I am able to generate an initial model (Iteration 1 model_i1) following the IQTree instructions here:
QMaker/NQMaker examples
Specifically for time-reversible and time-non-reversible versions of Iteration 1 model_i1, I ran:
Question 1:
I set -cmax to 4 based on the IQTree example that has -cmax 4 - but I anticipate C20 or C60 might be useful for some downstream/later data sets (long alignments and distant species). Is it better in my case to set -cmax to say 60 at Step 1? Was -cmax 4 set low (below default of 10 I think) to reduce computational load/time? I have reasonable computing resources - up to 128 CPUs with 968 Gb RAM on a node and up to 6 nodes if I use mpi. So if -cmax 4 was to reduce computation load - and -cmax 60 might be better for my data, I could reasonably implement this I think - but not sure if this is the correct way to think about things.
Question 2:
I set -mset to LG,WAG,JTT based on the IQTree example that has -mset LG,WAG,JTT. My target species for tree building are across animal phyla and unicellular outgroups. Given the improvement of Q, NQ, and ELM models over LG for major animal groups in recent Q, NQ, and GTRpmix papers - I am wondering if it makes sense in my case to include these models with -mset in Step 1 expanded to say -mset LG,WAG,JTT,Q.pfam,NQ.pfam,ELM. Or what would be recommended / how to assess think about this?
Question 3:
If I do expand -mset to include additional models like Q.pfam, NQ.pfam, and ELM in Step 1 - what would be the appropriate --model-joint to use in Step 2? I used the IQTree example setting of --model-joint GTR20+FO for time-reversible and --model-joint NONREV+FO for time non-reversible - but no idea if these would still be appropriate or optimal with the addition of Q.pfam,NQ.pfam, and/or ELM in Step 1.
Question 4:
If I do expand -mset to include additional models like Q.pfam, NQ.pfam, and ELM in Step 1 - what would be the appropriate --init-model to use in Step 2? I used the IQtree example of --init-model LG. However, I was thinking to replace LG with ELM in this case, as the GTRpmix paper indicated it was better for major animal groups - so would run --init-model ELM at Step 2, give an expansion of -mset LG,WAG,JTT,Q.pfam,NQ.pfam,ELM in Step 1.

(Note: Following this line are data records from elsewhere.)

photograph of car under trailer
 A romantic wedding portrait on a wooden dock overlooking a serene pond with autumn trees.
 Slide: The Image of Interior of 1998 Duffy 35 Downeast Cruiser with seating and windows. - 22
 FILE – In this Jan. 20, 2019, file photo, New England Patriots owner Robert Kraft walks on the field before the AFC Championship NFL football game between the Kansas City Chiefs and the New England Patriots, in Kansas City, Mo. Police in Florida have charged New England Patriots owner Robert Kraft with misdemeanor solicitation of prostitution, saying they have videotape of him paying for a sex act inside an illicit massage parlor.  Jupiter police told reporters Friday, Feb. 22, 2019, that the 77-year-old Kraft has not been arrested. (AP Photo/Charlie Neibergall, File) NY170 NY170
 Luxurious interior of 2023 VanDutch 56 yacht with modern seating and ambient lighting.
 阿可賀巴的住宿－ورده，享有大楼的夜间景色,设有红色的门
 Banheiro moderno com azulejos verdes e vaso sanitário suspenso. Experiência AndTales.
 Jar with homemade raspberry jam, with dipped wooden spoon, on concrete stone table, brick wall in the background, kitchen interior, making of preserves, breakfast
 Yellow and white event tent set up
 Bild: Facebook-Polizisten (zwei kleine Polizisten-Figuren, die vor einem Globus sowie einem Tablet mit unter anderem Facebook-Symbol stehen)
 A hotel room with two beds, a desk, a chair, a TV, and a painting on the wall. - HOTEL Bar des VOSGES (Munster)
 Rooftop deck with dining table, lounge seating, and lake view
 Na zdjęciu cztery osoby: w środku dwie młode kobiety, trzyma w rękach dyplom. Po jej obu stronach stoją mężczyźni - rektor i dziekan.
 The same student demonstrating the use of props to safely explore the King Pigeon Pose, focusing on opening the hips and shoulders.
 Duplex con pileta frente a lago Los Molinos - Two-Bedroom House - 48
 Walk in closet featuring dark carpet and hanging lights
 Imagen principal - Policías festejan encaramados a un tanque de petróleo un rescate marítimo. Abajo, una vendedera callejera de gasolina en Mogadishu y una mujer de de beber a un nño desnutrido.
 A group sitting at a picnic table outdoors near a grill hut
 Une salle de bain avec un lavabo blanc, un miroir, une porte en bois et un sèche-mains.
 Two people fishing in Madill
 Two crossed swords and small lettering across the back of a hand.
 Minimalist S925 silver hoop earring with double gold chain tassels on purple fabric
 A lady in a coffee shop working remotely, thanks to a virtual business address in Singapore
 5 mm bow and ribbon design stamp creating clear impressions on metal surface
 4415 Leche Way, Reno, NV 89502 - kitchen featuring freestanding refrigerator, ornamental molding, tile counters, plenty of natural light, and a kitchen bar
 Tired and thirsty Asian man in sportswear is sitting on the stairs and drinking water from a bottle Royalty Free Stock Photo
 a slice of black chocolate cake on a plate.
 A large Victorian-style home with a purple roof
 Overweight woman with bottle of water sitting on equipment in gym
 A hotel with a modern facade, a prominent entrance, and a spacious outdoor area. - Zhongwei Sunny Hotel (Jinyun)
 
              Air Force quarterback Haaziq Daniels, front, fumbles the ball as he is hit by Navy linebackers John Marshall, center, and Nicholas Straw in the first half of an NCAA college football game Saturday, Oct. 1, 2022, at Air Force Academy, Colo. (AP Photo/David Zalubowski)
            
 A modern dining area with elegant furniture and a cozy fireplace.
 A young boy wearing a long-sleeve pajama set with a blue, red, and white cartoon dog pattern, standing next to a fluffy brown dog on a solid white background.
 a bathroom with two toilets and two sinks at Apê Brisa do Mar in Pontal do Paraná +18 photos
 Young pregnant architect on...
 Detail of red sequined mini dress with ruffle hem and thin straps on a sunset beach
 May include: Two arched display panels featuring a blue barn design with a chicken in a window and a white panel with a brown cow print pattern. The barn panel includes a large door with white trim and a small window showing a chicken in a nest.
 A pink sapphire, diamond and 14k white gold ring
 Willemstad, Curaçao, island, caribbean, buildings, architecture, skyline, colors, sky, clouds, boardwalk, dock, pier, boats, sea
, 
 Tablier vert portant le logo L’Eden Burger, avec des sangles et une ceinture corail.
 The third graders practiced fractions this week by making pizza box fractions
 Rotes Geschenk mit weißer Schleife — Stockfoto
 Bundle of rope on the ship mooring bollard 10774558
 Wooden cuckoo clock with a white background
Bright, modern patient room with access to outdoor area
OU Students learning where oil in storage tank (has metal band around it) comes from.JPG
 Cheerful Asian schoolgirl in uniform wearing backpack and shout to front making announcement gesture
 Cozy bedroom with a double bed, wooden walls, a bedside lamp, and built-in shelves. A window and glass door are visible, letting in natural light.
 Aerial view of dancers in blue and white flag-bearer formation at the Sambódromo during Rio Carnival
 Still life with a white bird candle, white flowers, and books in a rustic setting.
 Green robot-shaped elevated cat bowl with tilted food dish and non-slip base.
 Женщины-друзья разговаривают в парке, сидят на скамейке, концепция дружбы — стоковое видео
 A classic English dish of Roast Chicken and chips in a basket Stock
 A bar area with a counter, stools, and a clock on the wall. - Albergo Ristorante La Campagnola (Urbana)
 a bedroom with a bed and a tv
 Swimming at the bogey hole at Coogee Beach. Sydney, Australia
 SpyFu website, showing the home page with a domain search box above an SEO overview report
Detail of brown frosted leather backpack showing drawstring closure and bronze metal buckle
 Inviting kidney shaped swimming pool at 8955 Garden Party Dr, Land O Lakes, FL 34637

For Iteration 2 model_i2 to further optimize the initial model, I am trying the following:
Question 5
Here again, I have used settings from the IQTree example but I have questions similar to those above for Iteration 1 - specifically, what would be appropriate / optimal for Step 1 -mset and Step 2 --model-joint and --init-model, given that I am now running things using Iteration 1 model_i1 in Step 1 -mset.
I apologize for all the questions and specifics - and really appreciate your time and any guidance you might have.